Il rapporto con Napoli non si è esaurito nell'88. È ancora vivo, pieno di amore. «Se dovessi scegliere per quale squadra mi sarebbe piaciuto di più essere la bandiera, non avrei dubbi. Tra Perugia, Inter e Napoli sceglierei sempre e comunque il Napoli». Mai sarebbe andato alla Juve, una società snob, non adeguata a un uomo del popolo (e di origini siciliane) come Salvatore. Non sorprenda che egli parli poco dei giorni dello scudetto, perché quella è storia notissima. «Io non sono nato per stare sotto la luce dei riflettori». Nei giorni in cui c'è nell'amata Napoli delusione per questo finale di stagione Bagni spiega come si diventa vincenti: «La vittoria ti regala sicurezza interna. È una forza che acquisisci quando cominci a vincere. Perché il Napoli ha vinto un altro scudetto quando sono andato via? Perché ne aveva già vinto uno. Solo così si acquisisce la mentalità per arrivare al massimo traguardo. Tra chiudere il campionato al primo posto o al secondo c'è una differenza enorme. Solo dopo che avrai dimostrato di saper vincere, sarai sicuro di avere acquisito la mentalità che ti porterà a giocare anche negli anni successivi per raggiungere nuovamente quel traguardo». Trent'anni dalla Coppa Uefa, ventinove dal secondo e ultimo scudetto: le ragioni le ha spiegate Bagni.
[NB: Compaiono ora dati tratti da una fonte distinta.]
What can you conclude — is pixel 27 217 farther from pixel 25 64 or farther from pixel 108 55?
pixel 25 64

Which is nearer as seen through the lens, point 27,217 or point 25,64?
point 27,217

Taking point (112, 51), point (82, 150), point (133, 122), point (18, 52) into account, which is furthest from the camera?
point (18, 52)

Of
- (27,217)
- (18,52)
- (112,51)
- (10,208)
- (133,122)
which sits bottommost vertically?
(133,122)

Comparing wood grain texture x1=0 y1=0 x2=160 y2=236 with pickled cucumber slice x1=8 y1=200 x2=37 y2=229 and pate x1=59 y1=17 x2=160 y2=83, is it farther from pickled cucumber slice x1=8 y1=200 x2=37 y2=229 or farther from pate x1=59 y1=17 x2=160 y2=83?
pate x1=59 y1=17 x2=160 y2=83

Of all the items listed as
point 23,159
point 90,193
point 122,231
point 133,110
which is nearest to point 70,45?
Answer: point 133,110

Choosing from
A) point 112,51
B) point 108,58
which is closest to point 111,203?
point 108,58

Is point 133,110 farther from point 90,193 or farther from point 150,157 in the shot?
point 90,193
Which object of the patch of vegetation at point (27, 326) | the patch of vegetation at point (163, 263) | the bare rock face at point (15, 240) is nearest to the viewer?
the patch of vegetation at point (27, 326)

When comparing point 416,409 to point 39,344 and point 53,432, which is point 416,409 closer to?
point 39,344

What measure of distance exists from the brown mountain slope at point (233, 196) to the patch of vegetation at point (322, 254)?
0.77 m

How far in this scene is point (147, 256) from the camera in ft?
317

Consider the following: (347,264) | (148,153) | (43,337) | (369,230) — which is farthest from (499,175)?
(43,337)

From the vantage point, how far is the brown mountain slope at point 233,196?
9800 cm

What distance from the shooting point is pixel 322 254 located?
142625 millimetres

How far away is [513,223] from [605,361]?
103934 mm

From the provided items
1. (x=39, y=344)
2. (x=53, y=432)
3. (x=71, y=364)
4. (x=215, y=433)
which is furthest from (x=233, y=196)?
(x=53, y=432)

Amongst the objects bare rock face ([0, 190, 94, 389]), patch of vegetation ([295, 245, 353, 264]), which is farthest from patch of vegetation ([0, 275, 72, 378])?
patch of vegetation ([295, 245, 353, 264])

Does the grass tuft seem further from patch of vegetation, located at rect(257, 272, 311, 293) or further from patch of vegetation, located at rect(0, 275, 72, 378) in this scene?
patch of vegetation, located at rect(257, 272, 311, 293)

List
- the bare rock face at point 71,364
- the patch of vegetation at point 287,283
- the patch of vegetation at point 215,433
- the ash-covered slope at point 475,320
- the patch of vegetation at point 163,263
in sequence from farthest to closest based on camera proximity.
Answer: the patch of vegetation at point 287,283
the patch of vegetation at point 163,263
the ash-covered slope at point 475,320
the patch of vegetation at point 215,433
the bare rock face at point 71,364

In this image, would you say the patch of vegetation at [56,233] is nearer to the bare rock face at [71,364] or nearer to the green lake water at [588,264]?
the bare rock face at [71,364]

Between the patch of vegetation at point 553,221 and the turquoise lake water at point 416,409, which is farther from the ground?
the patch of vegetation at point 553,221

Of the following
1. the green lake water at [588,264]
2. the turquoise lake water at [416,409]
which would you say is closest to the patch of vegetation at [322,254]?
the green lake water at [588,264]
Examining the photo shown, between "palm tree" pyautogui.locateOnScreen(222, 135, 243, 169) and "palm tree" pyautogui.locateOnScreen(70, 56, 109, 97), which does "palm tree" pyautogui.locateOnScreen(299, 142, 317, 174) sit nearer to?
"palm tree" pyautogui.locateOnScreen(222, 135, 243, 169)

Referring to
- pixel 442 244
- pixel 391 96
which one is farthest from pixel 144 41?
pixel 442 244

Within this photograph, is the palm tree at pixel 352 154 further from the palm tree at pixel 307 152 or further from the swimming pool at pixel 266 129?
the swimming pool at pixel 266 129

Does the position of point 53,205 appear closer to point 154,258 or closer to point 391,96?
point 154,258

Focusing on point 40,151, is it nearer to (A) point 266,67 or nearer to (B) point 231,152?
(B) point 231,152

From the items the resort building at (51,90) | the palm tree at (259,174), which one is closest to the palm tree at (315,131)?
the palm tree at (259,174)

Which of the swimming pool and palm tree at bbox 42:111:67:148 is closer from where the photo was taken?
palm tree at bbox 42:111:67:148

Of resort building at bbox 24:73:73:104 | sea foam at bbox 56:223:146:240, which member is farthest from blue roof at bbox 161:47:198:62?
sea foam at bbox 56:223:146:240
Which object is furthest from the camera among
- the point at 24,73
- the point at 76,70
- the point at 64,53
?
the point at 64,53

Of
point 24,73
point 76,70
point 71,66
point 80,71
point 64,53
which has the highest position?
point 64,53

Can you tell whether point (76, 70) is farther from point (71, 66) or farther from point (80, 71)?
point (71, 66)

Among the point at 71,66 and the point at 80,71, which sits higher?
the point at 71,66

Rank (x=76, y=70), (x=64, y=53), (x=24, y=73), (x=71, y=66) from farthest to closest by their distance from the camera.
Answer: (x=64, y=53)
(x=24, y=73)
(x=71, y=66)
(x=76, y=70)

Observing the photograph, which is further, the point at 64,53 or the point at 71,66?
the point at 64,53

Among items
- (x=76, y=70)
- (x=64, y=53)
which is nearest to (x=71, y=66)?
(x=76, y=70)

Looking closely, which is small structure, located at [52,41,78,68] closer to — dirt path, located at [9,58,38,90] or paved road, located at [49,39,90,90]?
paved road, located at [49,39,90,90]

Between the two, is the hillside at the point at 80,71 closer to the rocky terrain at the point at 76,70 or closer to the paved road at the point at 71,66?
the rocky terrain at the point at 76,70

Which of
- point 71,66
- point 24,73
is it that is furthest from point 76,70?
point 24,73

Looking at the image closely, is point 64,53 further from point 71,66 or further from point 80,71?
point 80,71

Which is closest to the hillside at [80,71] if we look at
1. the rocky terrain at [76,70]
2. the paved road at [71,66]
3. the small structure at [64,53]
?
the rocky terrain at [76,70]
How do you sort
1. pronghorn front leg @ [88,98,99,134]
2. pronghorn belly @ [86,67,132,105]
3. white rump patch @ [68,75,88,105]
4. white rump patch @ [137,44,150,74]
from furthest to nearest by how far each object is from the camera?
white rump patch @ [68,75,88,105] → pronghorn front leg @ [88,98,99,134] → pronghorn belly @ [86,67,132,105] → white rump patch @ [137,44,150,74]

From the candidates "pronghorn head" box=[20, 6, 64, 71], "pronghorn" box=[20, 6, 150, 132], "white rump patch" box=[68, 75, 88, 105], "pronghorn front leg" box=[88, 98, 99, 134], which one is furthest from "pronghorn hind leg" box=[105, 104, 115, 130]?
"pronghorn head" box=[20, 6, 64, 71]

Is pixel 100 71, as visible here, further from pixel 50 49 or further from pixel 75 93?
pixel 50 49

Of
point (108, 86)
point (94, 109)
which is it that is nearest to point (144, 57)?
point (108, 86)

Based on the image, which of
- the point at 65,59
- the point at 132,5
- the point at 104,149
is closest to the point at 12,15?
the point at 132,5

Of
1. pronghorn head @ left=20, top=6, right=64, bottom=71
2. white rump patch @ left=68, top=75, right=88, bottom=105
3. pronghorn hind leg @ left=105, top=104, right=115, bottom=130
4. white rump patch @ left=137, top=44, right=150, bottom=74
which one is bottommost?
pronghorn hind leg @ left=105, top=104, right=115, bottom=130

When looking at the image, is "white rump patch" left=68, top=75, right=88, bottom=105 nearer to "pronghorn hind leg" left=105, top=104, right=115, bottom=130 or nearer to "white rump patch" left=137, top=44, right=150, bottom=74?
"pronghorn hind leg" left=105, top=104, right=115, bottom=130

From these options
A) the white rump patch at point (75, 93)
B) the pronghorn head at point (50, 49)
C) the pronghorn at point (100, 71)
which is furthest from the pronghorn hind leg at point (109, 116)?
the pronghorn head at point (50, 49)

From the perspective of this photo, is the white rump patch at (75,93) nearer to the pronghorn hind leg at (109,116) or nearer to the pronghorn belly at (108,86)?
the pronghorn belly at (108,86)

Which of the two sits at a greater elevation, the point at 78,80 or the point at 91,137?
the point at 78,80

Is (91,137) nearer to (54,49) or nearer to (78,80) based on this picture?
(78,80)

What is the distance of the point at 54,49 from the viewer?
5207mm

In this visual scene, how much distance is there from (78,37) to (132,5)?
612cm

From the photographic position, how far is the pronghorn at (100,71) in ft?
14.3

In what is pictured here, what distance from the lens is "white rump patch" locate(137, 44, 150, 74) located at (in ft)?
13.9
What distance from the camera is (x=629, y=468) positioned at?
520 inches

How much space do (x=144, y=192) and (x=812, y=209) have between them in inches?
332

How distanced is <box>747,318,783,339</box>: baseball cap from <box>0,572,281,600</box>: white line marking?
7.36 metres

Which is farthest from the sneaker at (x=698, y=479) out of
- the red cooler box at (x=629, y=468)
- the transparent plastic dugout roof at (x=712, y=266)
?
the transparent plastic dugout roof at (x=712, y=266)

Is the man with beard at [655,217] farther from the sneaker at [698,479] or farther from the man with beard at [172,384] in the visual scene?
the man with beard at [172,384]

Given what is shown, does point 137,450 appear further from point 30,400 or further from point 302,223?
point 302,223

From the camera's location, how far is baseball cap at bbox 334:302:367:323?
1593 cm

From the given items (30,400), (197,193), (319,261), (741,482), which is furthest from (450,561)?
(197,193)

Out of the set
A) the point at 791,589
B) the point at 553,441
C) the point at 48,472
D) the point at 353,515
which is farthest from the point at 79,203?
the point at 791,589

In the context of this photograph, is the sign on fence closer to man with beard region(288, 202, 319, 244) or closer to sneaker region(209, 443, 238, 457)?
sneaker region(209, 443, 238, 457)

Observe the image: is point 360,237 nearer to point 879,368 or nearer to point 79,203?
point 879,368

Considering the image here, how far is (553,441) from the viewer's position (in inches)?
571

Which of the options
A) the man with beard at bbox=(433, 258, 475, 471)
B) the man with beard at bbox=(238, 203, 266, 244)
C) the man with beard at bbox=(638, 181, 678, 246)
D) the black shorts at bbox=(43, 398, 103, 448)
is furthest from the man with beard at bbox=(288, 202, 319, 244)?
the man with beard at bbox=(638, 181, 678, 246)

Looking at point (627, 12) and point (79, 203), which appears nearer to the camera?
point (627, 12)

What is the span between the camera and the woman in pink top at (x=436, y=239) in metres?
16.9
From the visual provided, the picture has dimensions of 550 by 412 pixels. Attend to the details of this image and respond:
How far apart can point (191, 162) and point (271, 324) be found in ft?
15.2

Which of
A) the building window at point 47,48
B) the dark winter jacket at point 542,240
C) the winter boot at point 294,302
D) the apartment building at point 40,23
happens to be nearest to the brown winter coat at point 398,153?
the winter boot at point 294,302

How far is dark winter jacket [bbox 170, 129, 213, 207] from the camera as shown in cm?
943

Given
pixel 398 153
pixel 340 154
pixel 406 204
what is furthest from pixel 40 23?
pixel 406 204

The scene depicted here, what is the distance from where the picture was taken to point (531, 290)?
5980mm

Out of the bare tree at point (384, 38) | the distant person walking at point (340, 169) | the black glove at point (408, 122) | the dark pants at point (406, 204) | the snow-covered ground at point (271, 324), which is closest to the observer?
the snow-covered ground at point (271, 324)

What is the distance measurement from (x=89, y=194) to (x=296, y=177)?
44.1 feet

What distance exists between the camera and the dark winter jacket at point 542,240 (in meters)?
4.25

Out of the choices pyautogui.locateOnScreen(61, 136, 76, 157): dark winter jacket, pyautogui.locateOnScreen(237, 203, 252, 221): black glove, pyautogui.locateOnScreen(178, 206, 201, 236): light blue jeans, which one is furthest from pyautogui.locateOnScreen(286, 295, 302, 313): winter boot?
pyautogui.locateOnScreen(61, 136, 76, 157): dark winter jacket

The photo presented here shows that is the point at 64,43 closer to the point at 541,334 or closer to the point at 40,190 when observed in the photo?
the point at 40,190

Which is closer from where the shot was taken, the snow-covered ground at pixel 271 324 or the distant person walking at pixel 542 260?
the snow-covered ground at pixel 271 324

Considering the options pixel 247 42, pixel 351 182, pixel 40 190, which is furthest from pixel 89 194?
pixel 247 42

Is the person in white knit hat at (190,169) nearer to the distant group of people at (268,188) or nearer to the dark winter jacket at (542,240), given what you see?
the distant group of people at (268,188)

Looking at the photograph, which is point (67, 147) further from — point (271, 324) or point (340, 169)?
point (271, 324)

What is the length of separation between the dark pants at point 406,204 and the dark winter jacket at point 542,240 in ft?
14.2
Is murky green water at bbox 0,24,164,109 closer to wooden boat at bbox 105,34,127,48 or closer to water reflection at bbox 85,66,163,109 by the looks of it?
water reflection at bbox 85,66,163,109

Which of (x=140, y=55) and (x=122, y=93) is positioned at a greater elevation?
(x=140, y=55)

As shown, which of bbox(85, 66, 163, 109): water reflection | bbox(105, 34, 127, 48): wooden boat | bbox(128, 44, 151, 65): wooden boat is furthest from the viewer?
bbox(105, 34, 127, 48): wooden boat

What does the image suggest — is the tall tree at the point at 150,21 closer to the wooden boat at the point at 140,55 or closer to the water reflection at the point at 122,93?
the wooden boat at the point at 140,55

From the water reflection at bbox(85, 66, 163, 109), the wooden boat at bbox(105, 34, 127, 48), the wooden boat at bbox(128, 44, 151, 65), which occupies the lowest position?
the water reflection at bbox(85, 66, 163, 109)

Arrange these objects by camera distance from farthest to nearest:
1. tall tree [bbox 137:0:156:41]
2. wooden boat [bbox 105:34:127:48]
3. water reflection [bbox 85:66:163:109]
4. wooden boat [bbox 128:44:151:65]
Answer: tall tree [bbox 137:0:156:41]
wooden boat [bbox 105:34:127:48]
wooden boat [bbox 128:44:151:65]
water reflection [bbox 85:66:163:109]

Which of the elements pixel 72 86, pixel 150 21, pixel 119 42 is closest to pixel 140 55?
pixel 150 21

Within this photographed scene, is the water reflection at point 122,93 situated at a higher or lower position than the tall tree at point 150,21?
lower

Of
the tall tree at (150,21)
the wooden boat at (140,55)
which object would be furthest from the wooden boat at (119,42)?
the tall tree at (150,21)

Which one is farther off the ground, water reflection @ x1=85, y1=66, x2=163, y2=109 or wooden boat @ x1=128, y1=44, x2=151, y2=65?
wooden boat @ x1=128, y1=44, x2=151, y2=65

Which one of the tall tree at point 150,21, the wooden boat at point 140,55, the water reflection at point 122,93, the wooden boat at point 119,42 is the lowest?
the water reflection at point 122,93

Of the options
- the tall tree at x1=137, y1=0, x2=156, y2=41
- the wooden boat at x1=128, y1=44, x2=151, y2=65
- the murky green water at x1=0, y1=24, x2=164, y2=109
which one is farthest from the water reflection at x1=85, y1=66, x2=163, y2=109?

Confrontandosi con Senatore, l'ex campione entra profondamente in se stesso. Un'ammissione: «In campo ho simulato. Ero un tuffatore, lo facevo per procurarmi i rigori. Avevo iniziato da piccolino. Ecco, in quello ero già scaltro. E dopo non mi vergognavo neppure. Non mi vergognavo perché ero stato utile alla causa». Dice tutto, partendo dagli amici d'infanzia, a cominciare da quello che è soprannominato Best, come l'asso dello United, per i capelli lunghi e la passione per il pallone, sempre al suo fianco nei viaggi in auto in tutti i paesi europei per vedere partite e scoprire calciatori. Lasciato trent'anni fa il calcio (ultima stagione in serie B ad Avellino), Bagni si è messo a fare quello che definisce il lavoro più bello del mondo. Osservare le partite, individuare il talento e farsi rilasciare la procura per proporlo a club italiani. Il ruolo di dirigente per brevissimi periodi, a Napoli e a Bologna. Tanti i futuri campioni scoperti e bocciati da altri. Quanti nomi, da Cech a Forsberg. Due rapidi calcoli: calciatori che, al momento della segnalazione, avevano un valore complessivo di 4,5 milioni e adesso arrivano al costo totale di 125. Bagni non fa il procuratore, a differenza del figlio Gianluca. La vita di Salvatore è stata ed è tra pallone e famiglia. Da 38 anni sposato con Letizia, che all'inizio del matrimonio lo accompagnava ai campi di allenamento perché il marito non aveva la patente di guida. Insieme hanno vissuto il profondo dolore per Raffaele, il figlio di 3 anni decapitato dall'airbag nel 1992. Il suo corpicino venne trafugato dal cimitero e mai più ritrovato: vi fu un'iniziale richiesta di riscatto di 300 milioni di lire, quindi un assordante silenzio. Uniti sempre, Salvatore e Letizia, anche nella tragedia dello tsunami alle Maldive, dicembre 2004, quando la famiglia rischiò la vita. «Il mio futuro lo vedo alla guida di una macchina, in giro per i campetti di calcio di tutto il mondo. È così che mi sento davvero libero. Io vagabondo che son io, vagabondo che non sono altro...». Un Nomade mai stanco di girare il mondo e dietro a un pallone.